What It Is
The Acura RLX is a contender for the midsize luxury title, competing against cars like the BMW 5 Series, Mercedes-Benz E-Class, and Lexus GS.
Those who love the strong silent type have met their dream car.
"Inoffensive" is a nice word for "bland."
The 2014 Acura RLX doesn't revolutionize the luxury car market. But it is a very nice, very capable, and very comfortable luxury sedan.
In 1986, Honda introduced its Acura division, the first attempt by a Japanese manufacturer to compete head-to-head in the luxury market against the likes of Mercedes-Benz, BMW, Volvo and others. The Acura Legend, it's premiere sedan, shook up the luxury car segment, reset the common perceptions of what a luxury car was--including what it should cost--and set the stage for the high-end market to become one of the most hotly contested in the industry.
The 2014 Acura RLX, despite being the Legend's successor, is not a repeat of that 1986 revolution. That's not a condemnation of the car. Rather, it's a simple admission that as nice as the 2014 Acura RLX is--and it's very nice, indeed--any possible revolution will have to wait a few more months, when we get behind the hybrid-powered, all-wheel-drive version. That is the car that has a chance to once again stand the luxury market on its head, make Acura a serious player in the luxury market, and cause another round of industry rethinking.
For now though, Acura is introducing just the front-wheel-drive version of the RLX. Under the conservatively styled aluminum body panels is a new architecture, with a rethought suspension, active rear-wheel steering to improve handling, and a ton of technology designed to improve safety, comfort, driving performance, luxury, and quietness. The resulting car goes about its business with a quiet dignity, offering up a surprisingly dynamic side when you want, and all at a price that seriously undercuts its competitors. Most importantly, the RLX vanquishes the "expensive Honda" feel its predecessor--and many other Acuras--have suffered from for far too long.
There is one standout styling feature on the 2014 Acura RLX, one that you immediately see when you approach the car from the front: The headlights. Acura calls them "Jewel Eye" headlights; we think they look more like insect eyes. Behind the protective cover are ten individual lighting prisms on each side, paired together, and each pair individually aimed and directed to provide a wide swath of LED lighting power. It's a striking and cool effect, standard on every Acura RLX, and soon to be Acura's signature headlight design.
As for the rest of the car? It's devoid of extraneous vents, swoops, curves, or flash. The grille--once a sore spot of Acura design--has been toned down and integrated into the nose to the point that it's hardly noticeable anymore. The flanks of the car offer up a hint of a curve over the front and rear wheels, but it quickly vanishes into a slab-sided sedan.
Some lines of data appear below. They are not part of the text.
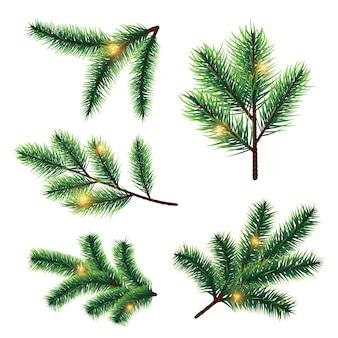 흰색 배경에 고립 된 조명 벡터와 전나무 나무 가지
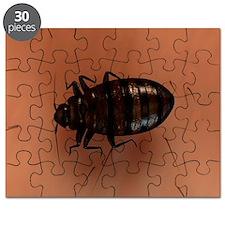 Bedbug, artwork - Puzzle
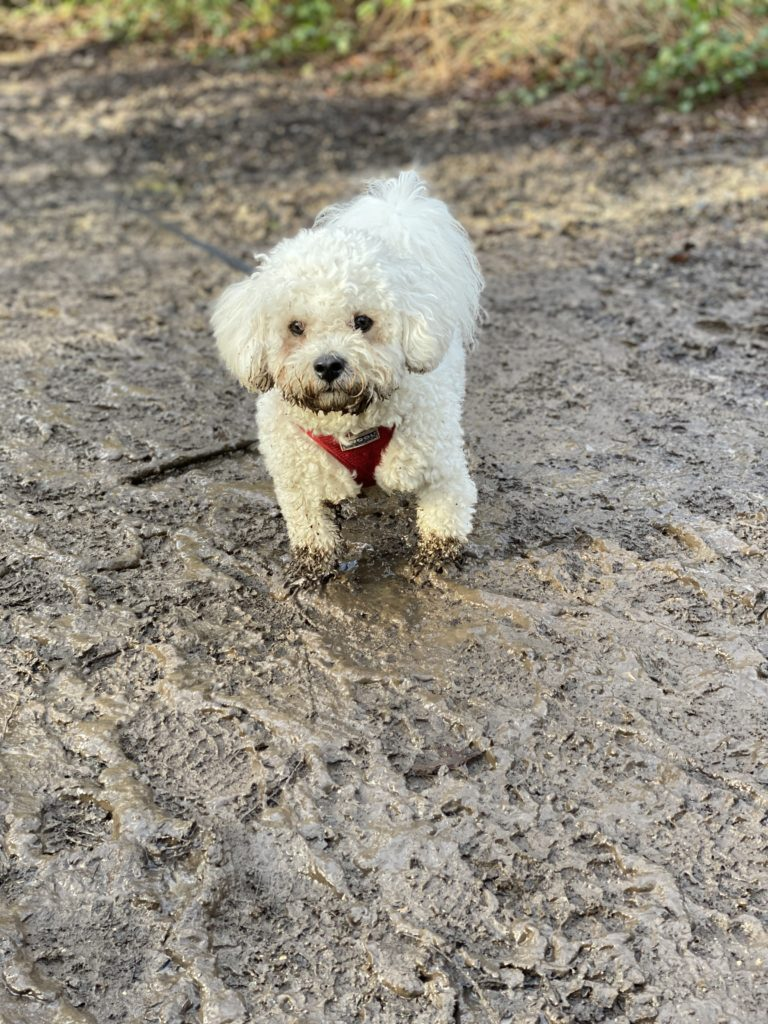 dog walking at Black Park, Bucks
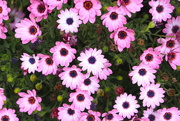 12th Oct 2015 - Daily daisies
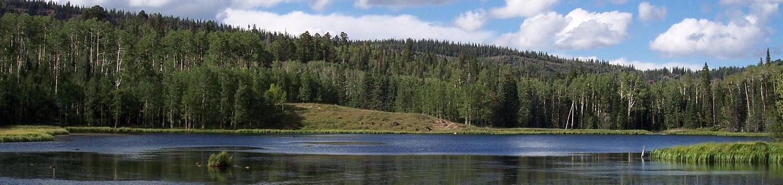 Upper Barker Reservoir surrounded by aspen and conifer trees.Barker Reservoir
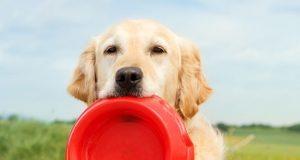 Dog holding a bowl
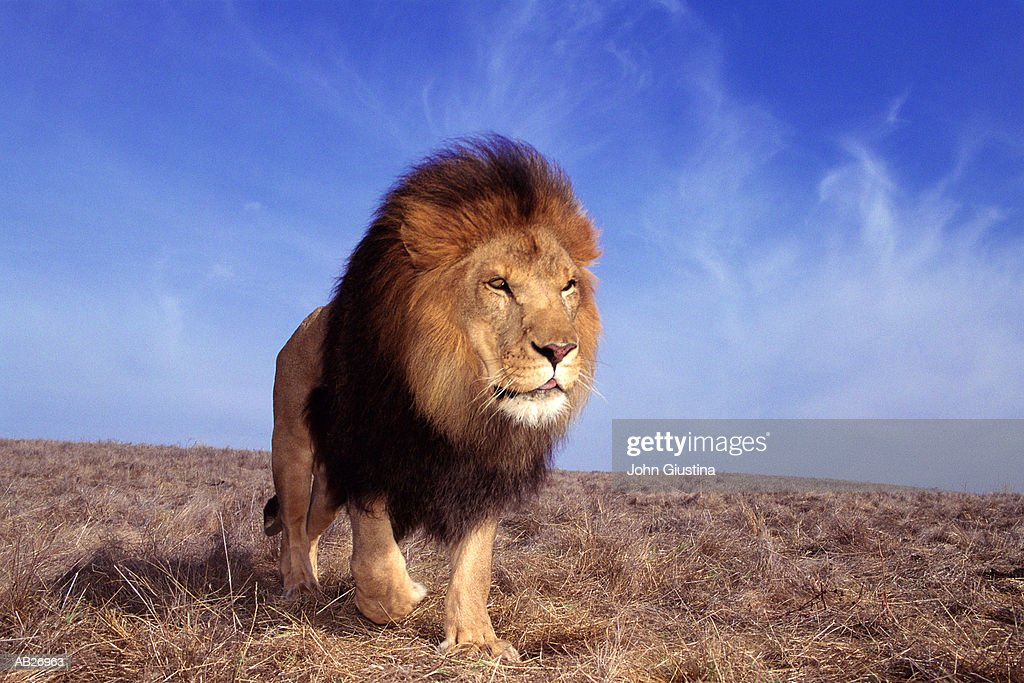 Lion (Panthera leo) : Stock Photo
In short, it's a little dull, almost Toyota Camry-like out on the road. It's not ugly, mind you, simply because there's not enough going on for it to be ugly. In a luxury market where even Lexus is pushing the extremes of car design, the 2014 Acura RLX is too generic to distinguish itself from other mid- to large-sized sedans competing for premium dollars. It's handsome, but without making a statement.
Get inside, though, and you'll be hard-pressed to believe the 2014 Acura RLX bears any family ties to the Honda Accord or Civic. No Honda--or Acura, for that matter--has had an interior this nice. The leather is plush and buttery. The seats are exquisitely padded, yet firm enough for aggressive driving. Every switch, knob and button has a tactile sensation to it that feels more like a high-end audio system than a car. Virtually every surface on the dash is covered in stitched leather. In our test vehicle's case, a light cream color that ensures RLX owners will be on a first name basis with their local interior detailer.
About the only thing in the RLX that resembles a standard-issue Honda is the center dash, which consists of two LCD screens; a large one above for functions such as navigation, radio interface and the like. The one below it is a touchscreen, used for operating deeper functions of the radio, climate control, and vehicle information systems. It's superficially similar to the system used on the 2013 Honda Accord, but there's an important difference: The RLX touchscreen uses haptic feedback to let you know you've done something, and it makes a huge difference. Tap an icon on the touchscreen, and you not only get a beep, you also get a small vibration under your fingertip. It feels like you're actually pushing a button rather than just tapping a screen. It's a cleverly intuitive system, similar to Cadillac's CUE, but the RLX's was more responsive.
Everyone sitting in the 2014 Acura RLX is treated like royalty. Obviously, the driver's seat gets the most attention. Along with the front passenger seat, it's heated and cooled and features a pneumatic lumbar support that can be adjusted a zillion different ways. Same goes for the passenger seat in front. But at last, rear-seat passengers in Acura's flagship sedan aren't an afterthought. Acura added two more inches between the front and rear wheels in the RLX compared to its predecessor, and the difference is dramatic. The upright styling gives passengers plenty of head space, not just above up to the ceiling, but you won't bump the roof rail when getting in, either. There's ample leg room, and we even managed to fit four 6-foot-plus adult men comfortably inside without any complaints. The rear seatback angle is optimal, too, just upright enough for safety, but reclined enough that you don't feel like you're in a pew. A quick hop into a few competitive vehicles Acura provided showed that, at least in rear seat comfort, the RLX is way out in front.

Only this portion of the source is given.